Mit seiner Kamera dokumentiert der amerikanische Fotograf Sean Gallup (geb. 1968) rechtsextreme Gewalt als ein gesamtdeutsches Phänomen. Seine Fotografien rücken den einzelnen Menschen in den Mittelpunkt: als Täter, als Opfer, als sich Wehrenden, als Aussteiger aus der Szene, der selbst zum Opfer zu werden droht. Es ist diese Vielzahl von individuellen Schicksalen, die uns die ganze Bandbreite und Komplexität der Thematik vor Augen führt.
Im Zentrum jeder Biographie steht eine Gewalttat oder ein Gewaltumfeld. Rechtsextreme Gewalt kann jeden treffen, da jeder zum Ziel ihrer Angriffe erklärt werden kann. Das diffuse, oft widersprüchliches Weltbild Rechtsextremer beruht auf nur einer Konstanten: dem Faustrecht. Für rechtsextremer Schlägercliquen sind Gewalt und Machtausübung die konstitutiven Momente ihrer sozialen Gruppe und der Gesellschaftsordnung, die sie anstreben. Eine Gesellschaft ohne ethische Maßstäbe, genährt von Hass und Gewalt.
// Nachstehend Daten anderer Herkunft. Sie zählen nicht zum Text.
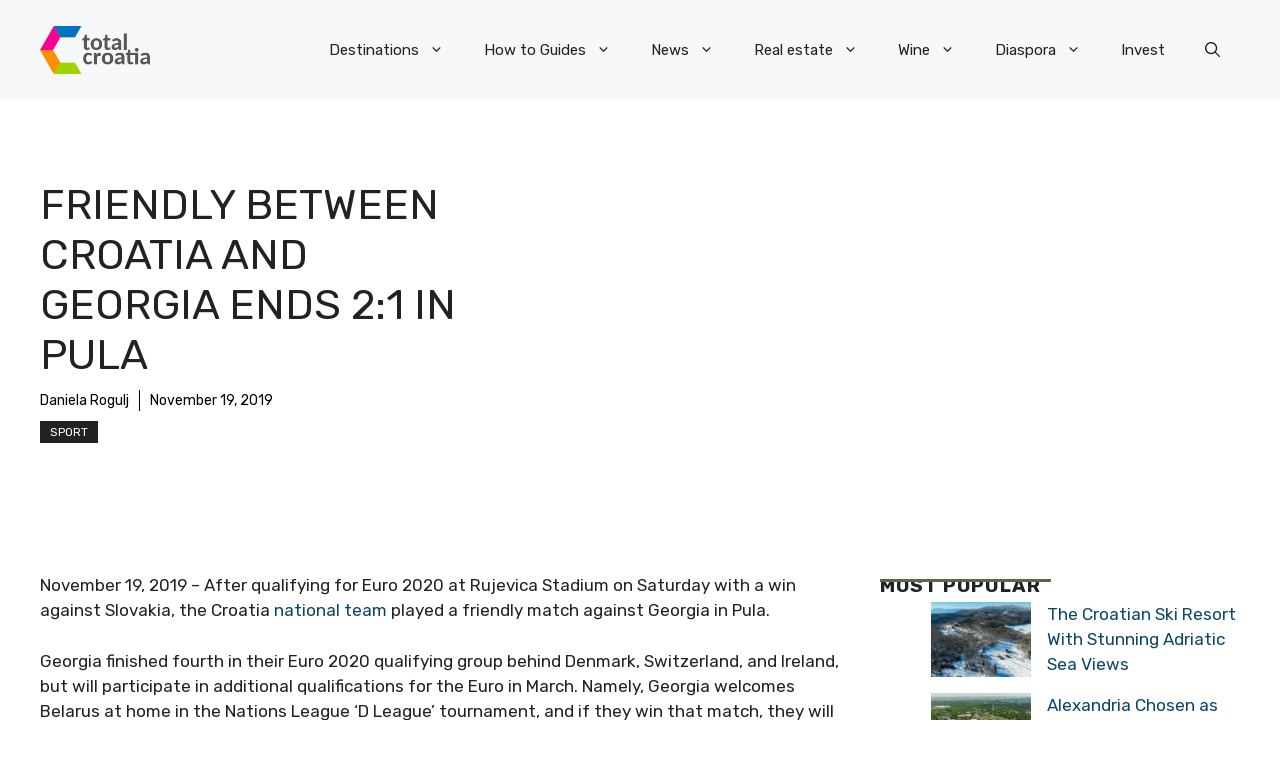

--- FILE ---
content_type: application/javascript; charset=utf-8
request_url: https://fundingchoicesmessages.google.com/f/AGSKWxWDHL0pd1Pd6tYHjhLBCcNVq_SgT-RztuxDy-ooPssY4SmYxDsZIwLc1OQkshgZGq5cd_fHeLE9_ToK6rLbHp-P1ClNv6rc7_XgypelOXob9MxNDiBAfPs04ALI5oWQZ7fEqRZ7Jmo4vW8CN_fjcvxAL2mrDdMeYVoJLBtihydoPp6f6bMFvLfxcvMd/_-adverts.min..468x80-/newad2?/viewad./banner468x80.
body_size: -1290
content:
window['f27ff060-d13e-4cb5-b9a3-45a272d997d1'] = true;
Am Anfang trifft es die bunten Außenseiter, weil sie vielleicht mit ihren gefärbten Haaren und ihrer Lebensfreude den Hass der Neonazis auf sich ziehen. Oder es trifft die kleinen Gruppen einfach Auszugrenzender, wie z.B. Menschen, die in Deutschland Schutz vor politischer Verfolgung gesucht haben.
Dass der oder die „andere“ ein Teil meiner selbst sein könnte, gerät dabei vollkommen außer Acht. Genauso wie die Tatsache, dass wir als Menschen mit unserer - aus vielen Bausteinen zusammengesetzten - Identität auch immer zu einer Minderheit gehören, ob als junger oder alter Mensch, als Brillenträger oder Rothaariger, als Dünner oder Dicker, als gläubiger Christ oder gläubiger Atheist, als Dynamo Dresden-Fan oder Anhänger von Hertha BSC. Rechte Gewaltkriminalität betrifft nicht nur das einzelne Opfer, sondern immer die ganze Gesellschaft. Mit jeder rechtsextremen Gewalttat zielen die Täter auf den demokratischen Verfassungsstaat und auf den Kern unseres Grundgesetzes: Die Würde des Menschen ist unantastbar (Art. 1, Abs. 1).
Zur Ausstellung erscheint ein 200 Seiten umfassender Katalog beim Sandstein-Verlag, der in einen Katalogteil mit den Arbeiten des Fotografen und einen Essayteil gegliedert ist.
In den Essays spiegeln sich zum Teil sehr persönliche Erfahrungen der Konfrontation mit rechtsextremer Gewalt, so etwa bei Mo Asumang. Mit der Liedzeile »Die Kugel ist für Dich, Mo Asumang« einer Nazi-Rockband änderte sich im Jahr 2001 das Leben der bekannten Regisseurin und Schauspielerin. Mo Asumang ließ sich nicht einschüchtern und wehrte sich, die gesungene Morddrohung wurde zum Ausgangspunkt einer Spurensuche nach dem Liedsänger und seinen Motiven. Nicht mit dem »Warum«, sondern dem »Wie« der Gewalt setzt sich Kriminalhauptkommissar Lutz Körner von der Dresdner Polizei in seinem Beitrag auseinander, in dem er »schwere« und »gefährliche Körperverletzung« als Rechtsbegriffe definiert und mit Beispielen aus der Gerichtsmedizin illustriert. Dabei mag den Nicht-Fachmann erstaunen, dass vor Gericht ein gebrochenes Nasen- oder Jochbein in der Regel als Bagatellverletzung eingestuft wird und psychische Folgeschäden nur selten Beachtung finden. Mit "rechtsextremen Tendenzen und Vorfällen in der Bundeswehr" befasst sich in seinem Aufsatz der ehemalige sicherheitspolitische Sprecher von Bündnis 90/Die Grünen Winfried Nachtwei. Als Hauptautor leitet Hans-Jochen Vogel mit einem Beitrag über die „Wehrhafte Demokratie vs. Rechte Gewalt“ den Essayteil ein.